Handle Spot interruptions gracefully
AWS provides a 2-minute warning before Spot interruption via the EC2 instance metadata service and EventBridge. Properly handling this warning allows your application to finish current work, drain connections, and checkpoint state before the instance is reclaimed.
How to implement
- Poll the interruption notice endpoint from your application: http://169.254.169.254/latest/meta-data/spot/termination-time
- On detection: stop accepting new requests, complete in-flight work, drain SQS messages back to queue
- Set connection draining on ALB target groups: register the instance for deregistration on interruption notice
- For ECS: enable ECS Spot draining - tasks are automatically migrated to other instances on interruption
- Subscribe to EC2 Spot interruption EventBridge events for centralized handling across your fleet
Note: Most web applications and API servers can handle graceful shutdown in under 90 seconds - well within the 2-minute window. The key is catching the signal and stopping new work immediately.

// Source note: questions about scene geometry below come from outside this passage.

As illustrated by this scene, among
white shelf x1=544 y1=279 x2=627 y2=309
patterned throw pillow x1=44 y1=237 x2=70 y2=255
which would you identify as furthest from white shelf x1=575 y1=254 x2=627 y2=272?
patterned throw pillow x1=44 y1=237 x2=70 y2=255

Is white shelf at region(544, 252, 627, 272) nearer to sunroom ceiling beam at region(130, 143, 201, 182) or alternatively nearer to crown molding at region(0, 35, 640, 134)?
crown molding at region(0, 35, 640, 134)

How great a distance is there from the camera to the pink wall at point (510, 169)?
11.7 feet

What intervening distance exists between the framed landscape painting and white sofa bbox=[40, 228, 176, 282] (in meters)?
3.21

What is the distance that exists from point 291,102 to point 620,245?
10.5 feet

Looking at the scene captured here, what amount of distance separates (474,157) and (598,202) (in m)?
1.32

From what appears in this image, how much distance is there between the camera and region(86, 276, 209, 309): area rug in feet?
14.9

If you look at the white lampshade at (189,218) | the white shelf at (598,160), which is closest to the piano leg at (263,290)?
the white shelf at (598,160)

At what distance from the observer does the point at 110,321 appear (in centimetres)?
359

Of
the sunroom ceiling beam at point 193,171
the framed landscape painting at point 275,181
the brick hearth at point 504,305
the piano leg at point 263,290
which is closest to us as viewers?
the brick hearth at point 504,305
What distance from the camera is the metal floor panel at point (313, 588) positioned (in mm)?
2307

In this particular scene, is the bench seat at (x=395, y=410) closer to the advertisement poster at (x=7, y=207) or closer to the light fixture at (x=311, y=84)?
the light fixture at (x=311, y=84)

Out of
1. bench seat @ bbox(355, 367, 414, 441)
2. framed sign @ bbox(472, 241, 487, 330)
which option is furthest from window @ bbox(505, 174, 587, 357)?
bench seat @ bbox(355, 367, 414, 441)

Use Spot for batch and async workloads first
Batch processing, data pipelines, ML training, image/video processing, and async job queues are ideal Spot workloads - they can be interrupted and restarted with minimal impact. Start here before attempting to run stateless services on Spot.
How to implement
- Migrate AWS Batch workloads to Spot compute environments: set computeResources type: SPOT
- Configure checkpointing for long-running jobs: save progress to S3 every 5–10 minutes
- For SQS-driven workers: set message visibility timeout to 2× the average job duration - interrupted jobs return to queue automatically
- Use EMR Spot for data processing: mix 1 on-demand master with Spot task nodes
- For Lambda: serverless functions are already interruption-tolerant - no changes needed
Note: AWS Batch automatically handles Spot interruptions - failed jobs are retried on new capacity. This makes Batch ideal for workloads that can tolerate retry overhead.

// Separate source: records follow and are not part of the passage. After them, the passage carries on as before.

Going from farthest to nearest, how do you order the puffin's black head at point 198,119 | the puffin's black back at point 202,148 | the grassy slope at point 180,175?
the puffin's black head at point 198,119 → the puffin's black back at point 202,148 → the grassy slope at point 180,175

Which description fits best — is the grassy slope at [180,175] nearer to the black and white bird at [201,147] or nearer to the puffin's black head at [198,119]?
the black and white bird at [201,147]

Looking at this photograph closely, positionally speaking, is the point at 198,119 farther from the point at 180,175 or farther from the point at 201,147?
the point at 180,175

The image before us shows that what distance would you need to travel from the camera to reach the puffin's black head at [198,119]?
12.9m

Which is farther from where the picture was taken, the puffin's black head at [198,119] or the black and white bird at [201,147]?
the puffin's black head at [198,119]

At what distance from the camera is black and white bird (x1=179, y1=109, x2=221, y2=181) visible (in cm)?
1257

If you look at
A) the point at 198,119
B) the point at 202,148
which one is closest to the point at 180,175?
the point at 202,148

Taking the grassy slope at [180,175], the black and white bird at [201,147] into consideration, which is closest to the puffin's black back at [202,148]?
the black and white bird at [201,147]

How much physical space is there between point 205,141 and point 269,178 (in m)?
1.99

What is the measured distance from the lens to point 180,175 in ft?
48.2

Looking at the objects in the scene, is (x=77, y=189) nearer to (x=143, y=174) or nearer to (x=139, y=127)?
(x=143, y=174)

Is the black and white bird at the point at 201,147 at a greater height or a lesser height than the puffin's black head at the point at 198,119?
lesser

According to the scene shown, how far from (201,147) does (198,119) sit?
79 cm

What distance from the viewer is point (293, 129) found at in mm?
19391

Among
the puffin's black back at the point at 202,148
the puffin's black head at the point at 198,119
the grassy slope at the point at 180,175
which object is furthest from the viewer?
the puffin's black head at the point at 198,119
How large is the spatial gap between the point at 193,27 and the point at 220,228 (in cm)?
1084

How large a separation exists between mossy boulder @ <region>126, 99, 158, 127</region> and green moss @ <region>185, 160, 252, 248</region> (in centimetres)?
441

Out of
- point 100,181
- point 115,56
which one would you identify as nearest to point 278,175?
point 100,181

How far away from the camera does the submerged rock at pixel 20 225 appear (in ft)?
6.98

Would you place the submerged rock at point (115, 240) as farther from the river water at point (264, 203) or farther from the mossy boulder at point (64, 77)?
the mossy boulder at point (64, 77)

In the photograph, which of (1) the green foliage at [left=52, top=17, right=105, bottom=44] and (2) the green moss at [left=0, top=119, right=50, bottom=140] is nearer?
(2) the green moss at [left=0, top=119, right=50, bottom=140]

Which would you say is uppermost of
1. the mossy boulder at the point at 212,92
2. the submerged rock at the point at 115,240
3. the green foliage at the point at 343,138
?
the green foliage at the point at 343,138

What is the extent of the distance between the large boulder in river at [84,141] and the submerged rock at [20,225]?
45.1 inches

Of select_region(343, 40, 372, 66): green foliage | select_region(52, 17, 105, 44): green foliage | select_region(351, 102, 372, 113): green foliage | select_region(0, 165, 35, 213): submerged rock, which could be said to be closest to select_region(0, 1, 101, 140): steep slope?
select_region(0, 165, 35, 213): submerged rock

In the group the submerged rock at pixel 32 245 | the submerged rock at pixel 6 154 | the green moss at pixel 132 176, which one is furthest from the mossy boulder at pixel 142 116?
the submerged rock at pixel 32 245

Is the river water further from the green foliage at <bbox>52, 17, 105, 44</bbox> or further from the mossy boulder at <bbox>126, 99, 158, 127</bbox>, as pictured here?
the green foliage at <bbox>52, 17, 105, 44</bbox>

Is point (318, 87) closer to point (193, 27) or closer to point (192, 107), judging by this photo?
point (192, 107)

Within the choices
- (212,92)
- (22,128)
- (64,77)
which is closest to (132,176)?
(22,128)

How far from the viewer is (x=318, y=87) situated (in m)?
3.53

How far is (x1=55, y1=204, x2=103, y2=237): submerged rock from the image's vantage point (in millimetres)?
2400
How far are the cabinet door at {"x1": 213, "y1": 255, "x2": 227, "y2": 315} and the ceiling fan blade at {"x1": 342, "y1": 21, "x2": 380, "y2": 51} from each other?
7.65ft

Implement Karpenter for Kubernetes Spot management
Karpenter's NodePool with Spot capacity type automatically selects the best Spot instance from across instance families, handles interruption draining, and replaces interrupted nodes with new capacity. It eliminates the need to manually manage Spot node groups.
How to implement
- Define a NodePool with capacityType: spot and multiple instance families in requirements
- Add on-demand fallback NodePool with lower weight - Karpenter tries Spot first, falls back to on-demand if unavailable
- Set node.kubernetes.io/lifecycle: spot in tolerations for Spot-eligible workloads
- Karpenter handles interruption draining automatically: cordon, drain, terminate on 2-minute warning
- Monitor Spot interruption rate: kubectl get events --field-selector reason=SpotInterruption
Note: Karpenter + Spot + Graviton is the standard cost-optimization stack for EKS. Combined, they typically reduce EKS node costs by 70–85% compared to on-demand x86 managed node groups.
Frequently Asked Questions
What is an EC2 Spot instance?
A Spot instance is unused EC2 capacity that AWS offers at up to 90% discount compared to on-demand pricing. In exchange, AWS can reclaim the instance with a 2-minute warning when it needs the capacity back. Spot instances use the same hardware as on-demand - there is no performance difference.
How often are Spot instances interrupted?
According to AWS Spot Instance Advisor, most instance types in popular regions have < 5% interruption frequency per month. Some popular types (c5.xlarge, m5.large) have < 2% monthly interruption rates. Diversifying across 5+ instance types and 3+ AZs reduces your effective interruption rate further.
Can I run production workloads on Spot instances?
Yes - with proper architecture. Stateless services with multiple replicas, proper pod disruption budgets, and graceful shutdown handling run successfully on Spot in production. Stateful workloads (databases, single-instance services) should not run on Spot without careful checkpointing.
What is the difference between Spot Fleet and Auto Scaling Group with Spot?
Spot Fleet is a standalone construct that manages a mix of Spot and on-demand instances across instance types and AZs. Auto Scaling Groups with mixed instance policies are more common for EC2-backed applications and integrate better with ALB, ECS, and other services. For Kubernetes: Karpenter handles Spot automatically without either construct.
How does Spot pricing work?
AWS sets Spot prices based on supply and demand in each AZ and instance family. Prices fluctuate but are typically stable for hours or days at a time. You no longer bid - you simply request Spot capacity and pay the current Spot price for the instance type and AZ. Spot prices are visible in the EC2 console under Spot Requests → Pricing History.